TASK DESCRIPTION: Lines of the listing below that contain the string "over" are to be returned.

__________________________________________________

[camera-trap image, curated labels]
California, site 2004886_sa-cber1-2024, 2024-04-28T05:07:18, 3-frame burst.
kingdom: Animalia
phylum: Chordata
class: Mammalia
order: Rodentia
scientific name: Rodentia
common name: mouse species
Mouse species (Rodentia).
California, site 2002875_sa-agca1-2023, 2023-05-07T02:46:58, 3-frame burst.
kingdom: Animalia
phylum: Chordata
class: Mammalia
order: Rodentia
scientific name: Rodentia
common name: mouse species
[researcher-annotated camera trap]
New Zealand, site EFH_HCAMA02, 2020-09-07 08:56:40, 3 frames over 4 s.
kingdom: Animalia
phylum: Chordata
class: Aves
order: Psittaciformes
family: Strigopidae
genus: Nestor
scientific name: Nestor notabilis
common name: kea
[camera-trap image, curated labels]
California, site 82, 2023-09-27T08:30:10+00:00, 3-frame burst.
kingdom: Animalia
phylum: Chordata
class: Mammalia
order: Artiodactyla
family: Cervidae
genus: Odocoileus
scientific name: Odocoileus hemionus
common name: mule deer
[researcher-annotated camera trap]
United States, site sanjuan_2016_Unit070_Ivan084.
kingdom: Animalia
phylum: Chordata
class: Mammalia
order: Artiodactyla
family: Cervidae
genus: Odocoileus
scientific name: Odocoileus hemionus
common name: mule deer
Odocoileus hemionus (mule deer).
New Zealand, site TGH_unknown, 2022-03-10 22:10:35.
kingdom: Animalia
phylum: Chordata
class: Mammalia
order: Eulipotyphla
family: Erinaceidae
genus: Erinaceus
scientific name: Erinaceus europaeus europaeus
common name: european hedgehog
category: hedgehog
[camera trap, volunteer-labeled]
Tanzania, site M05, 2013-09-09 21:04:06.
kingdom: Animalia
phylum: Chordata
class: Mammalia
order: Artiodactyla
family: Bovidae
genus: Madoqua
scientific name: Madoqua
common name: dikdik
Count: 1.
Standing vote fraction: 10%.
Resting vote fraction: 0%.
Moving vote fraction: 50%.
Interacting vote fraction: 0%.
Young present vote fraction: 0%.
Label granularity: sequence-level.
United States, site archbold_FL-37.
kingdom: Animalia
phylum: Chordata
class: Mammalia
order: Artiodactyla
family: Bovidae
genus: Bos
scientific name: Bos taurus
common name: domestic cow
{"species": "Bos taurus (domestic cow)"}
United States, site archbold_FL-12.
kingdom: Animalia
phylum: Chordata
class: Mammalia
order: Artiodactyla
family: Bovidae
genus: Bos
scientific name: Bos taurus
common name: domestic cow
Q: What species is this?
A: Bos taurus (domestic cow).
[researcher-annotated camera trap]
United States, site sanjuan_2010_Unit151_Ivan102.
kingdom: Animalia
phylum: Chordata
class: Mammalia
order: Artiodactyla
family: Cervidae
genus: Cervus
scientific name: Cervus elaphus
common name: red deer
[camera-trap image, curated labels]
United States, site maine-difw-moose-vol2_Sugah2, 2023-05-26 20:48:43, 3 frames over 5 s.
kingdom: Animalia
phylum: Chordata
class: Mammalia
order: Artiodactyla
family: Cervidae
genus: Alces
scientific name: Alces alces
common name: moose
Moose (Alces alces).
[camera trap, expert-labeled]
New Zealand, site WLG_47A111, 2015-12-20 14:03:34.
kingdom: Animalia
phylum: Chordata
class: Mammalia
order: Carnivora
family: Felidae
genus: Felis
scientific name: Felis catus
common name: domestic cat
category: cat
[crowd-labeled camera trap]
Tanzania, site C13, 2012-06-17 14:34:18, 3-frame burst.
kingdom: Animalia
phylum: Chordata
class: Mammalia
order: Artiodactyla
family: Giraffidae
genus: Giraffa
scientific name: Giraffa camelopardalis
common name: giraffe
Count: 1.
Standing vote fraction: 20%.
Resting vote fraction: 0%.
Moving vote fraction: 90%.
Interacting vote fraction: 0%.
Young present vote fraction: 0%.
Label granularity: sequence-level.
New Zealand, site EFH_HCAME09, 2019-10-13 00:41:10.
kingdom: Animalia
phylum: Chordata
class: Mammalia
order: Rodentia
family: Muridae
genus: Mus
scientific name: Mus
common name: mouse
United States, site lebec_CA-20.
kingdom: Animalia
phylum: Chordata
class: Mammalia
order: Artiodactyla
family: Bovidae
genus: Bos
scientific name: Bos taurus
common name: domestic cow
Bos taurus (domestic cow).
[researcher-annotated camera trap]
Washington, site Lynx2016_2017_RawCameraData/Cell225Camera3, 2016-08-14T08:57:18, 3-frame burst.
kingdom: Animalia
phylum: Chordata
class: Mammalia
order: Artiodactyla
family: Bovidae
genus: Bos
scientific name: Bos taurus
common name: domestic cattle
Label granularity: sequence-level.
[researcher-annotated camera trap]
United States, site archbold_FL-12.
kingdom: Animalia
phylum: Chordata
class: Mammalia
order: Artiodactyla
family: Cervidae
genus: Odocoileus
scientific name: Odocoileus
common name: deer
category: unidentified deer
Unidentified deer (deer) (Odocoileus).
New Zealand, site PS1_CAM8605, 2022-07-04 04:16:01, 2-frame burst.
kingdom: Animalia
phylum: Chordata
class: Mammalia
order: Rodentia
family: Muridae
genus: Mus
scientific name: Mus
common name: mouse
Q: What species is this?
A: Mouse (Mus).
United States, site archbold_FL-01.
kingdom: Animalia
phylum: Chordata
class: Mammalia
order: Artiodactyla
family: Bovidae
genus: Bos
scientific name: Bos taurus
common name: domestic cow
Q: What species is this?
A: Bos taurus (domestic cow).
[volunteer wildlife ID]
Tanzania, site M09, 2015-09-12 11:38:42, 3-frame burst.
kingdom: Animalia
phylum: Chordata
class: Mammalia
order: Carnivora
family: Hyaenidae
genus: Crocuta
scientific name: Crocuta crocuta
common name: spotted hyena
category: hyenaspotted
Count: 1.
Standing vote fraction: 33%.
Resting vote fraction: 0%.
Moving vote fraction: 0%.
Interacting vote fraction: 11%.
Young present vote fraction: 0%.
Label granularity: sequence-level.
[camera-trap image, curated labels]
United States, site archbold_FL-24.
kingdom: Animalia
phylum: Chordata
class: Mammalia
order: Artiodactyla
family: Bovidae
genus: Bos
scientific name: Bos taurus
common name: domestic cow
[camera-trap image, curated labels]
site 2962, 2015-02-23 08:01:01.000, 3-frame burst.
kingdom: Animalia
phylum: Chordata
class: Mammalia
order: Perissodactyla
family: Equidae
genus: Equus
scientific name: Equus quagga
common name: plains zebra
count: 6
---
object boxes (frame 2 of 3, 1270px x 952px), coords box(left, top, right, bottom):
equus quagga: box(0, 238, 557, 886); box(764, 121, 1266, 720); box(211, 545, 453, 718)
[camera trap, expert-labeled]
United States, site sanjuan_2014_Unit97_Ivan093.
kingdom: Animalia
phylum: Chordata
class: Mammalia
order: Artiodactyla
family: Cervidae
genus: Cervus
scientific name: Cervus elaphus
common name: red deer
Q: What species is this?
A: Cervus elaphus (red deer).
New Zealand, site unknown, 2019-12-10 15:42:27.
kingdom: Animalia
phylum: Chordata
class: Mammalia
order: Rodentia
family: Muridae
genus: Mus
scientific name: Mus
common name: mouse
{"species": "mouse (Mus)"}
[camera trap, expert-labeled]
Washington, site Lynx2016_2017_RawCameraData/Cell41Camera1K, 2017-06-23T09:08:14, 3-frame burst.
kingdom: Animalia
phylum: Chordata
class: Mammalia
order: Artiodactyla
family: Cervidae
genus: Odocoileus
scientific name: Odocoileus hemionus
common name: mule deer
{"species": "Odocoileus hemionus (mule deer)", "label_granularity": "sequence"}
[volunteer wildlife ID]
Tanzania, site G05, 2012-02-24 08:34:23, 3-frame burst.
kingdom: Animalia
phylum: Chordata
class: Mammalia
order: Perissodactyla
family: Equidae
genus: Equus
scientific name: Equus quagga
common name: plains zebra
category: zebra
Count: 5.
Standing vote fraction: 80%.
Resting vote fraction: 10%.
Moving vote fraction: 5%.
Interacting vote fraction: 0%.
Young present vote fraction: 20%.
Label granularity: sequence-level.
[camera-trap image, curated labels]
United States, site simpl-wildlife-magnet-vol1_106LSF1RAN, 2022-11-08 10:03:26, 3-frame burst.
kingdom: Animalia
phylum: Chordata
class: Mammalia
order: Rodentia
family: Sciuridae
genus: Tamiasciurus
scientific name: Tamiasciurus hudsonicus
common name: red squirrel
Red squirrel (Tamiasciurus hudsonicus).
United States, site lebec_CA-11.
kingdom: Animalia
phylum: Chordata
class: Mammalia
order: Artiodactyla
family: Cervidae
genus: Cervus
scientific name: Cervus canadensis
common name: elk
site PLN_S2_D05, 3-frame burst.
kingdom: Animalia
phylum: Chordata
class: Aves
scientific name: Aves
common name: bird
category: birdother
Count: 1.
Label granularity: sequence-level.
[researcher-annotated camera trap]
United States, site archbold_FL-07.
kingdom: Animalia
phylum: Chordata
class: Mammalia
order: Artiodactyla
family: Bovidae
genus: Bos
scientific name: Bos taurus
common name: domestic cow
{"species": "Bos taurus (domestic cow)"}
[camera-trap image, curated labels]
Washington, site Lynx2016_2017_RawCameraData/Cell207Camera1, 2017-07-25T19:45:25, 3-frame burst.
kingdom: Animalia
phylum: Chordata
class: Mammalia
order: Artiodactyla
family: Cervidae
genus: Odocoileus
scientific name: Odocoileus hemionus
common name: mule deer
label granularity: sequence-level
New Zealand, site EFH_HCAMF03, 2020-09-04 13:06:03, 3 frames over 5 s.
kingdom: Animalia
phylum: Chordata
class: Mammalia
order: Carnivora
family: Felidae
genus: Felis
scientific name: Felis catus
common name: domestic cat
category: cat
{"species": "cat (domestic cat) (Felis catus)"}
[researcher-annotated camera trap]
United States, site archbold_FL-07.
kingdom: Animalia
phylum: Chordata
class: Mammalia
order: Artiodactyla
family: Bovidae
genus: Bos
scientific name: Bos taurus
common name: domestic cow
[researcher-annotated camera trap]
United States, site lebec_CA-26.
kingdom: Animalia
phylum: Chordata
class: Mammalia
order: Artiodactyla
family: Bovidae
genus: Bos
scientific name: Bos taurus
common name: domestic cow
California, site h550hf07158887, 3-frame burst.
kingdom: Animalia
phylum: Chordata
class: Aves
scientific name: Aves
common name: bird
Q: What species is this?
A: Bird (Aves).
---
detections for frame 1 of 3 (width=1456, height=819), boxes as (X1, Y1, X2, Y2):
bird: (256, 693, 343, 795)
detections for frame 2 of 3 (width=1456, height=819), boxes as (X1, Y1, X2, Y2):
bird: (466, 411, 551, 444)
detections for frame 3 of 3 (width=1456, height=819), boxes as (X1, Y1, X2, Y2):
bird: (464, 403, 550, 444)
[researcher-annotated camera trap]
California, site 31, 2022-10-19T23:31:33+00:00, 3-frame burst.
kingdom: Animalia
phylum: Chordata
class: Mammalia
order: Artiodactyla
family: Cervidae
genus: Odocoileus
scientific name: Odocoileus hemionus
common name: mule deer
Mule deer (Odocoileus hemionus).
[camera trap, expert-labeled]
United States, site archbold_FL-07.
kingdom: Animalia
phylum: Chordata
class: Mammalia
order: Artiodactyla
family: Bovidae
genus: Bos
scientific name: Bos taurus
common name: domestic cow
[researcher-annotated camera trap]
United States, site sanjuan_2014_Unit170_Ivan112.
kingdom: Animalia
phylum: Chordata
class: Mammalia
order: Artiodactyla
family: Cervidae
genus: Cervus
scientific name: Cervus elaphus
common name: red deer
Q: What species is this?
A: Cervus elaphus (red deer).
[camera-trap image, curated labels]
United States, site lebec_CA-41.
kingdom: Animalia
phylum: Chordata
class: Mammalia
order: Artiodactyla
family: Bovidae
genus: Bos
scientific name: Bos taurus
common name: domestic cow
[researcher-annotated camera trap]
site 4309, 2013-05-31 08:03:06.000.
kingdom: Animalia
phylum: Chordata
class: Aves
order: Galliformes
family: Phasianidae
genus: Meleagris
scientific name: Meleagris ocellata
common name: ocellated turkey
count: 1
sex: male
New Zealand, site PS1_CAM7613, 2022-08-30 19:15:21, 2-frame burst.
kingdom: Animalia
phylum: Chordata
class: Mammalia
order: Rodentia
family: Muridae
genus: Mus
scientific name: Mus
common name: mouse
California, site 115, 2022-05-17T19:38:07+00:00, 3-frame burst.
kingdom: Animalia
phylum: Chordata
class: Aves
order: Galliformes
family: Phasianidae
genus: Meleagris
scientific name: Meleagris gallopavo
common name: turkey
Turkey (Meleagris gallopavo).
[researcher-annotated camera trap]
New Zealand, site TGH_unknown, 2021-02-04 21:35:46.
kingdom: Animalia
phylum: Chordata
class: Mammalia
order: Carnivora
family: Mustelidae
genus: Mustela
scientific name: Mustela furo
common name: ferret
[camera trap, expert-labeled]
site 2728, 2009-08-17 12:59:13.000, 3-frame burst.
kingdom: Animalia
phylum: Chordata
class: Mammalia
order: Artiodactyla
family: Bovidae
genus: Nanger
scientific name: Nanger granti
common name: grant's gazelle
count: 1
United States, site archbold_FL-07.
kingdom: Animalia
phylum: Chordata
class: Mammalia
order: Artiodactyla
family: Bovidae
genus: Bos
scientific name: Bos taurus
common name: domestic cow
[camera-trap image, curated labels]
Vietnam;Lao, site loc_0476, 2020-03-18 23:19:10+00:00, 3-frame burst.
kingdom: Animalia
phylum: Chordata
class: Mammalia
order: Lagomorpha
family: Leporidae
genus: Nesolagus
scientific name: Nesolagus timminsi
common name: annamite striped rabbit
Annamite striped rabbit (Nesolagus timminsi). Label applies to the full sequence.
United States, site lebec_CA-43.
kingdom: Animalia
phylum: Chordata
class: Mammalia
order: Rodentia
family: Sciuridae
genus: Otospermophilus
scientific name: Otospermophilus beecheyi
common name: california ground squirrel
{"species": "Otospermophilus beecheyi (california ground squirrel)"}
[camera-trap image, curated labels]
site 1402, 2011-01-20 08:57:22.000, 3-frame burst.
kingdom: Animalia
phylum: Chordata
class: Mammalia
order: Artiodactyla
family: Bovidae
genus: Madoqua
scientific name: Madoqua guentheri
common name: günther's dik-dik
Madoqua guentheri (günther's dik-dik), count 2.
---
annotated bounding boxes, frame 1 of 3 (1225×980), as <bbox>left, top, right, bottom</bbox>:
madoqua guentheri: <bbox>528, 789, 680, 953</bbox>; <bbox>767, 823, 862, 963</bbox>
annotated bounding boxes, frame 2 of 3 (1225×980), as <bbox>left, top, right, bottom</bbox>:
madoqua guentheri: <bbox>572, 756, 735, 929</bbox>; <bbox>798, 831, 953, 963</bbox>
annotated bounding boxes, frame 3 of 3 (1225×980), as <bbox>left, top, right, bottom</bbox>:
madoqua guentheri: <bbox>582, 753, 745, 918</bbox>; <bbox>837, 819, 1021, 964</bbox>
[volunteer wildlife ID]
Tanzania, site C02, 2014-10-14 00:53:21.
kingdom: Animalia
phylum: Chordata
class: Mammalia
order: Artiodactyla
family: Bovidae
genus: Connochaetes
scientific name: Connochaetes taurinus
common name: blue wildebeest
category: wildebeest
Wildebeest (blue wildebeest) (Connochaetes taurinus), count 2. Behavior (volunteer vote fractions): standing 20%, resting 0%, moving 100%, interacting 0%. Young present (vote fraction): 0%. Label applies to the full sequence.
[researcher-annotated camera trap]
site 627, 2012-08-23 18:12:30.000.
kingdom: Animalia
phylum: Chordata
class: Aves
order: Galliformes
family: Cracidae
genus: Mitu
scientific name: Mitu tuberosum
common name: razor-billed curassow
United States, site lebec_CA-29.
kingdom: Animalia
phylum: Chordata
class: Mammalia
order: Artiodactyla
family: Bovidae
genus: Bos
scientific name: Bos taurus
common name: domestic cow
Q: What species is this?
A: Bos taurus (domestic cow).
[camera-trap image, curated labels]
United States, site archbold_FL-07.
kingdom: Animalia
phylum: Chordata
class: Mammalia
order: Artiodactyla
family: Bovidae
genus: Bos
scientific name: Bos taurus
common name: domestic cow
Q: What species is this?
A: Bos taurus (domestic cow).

__________________________________________________

ANSWER BOX:
New Zealand, site EFH_HCAMA02, 2020-09-07 08:56:40, 3 frames over 4 s.
United States, site maine-difw-moose-vol2_Sugah2, 2023-05-26 20:48:43, 3 frames over 5 s.
New Zealand, site EFH_HCAMF03, 2020-09-04 13:06:03, 3 frames over 5 s.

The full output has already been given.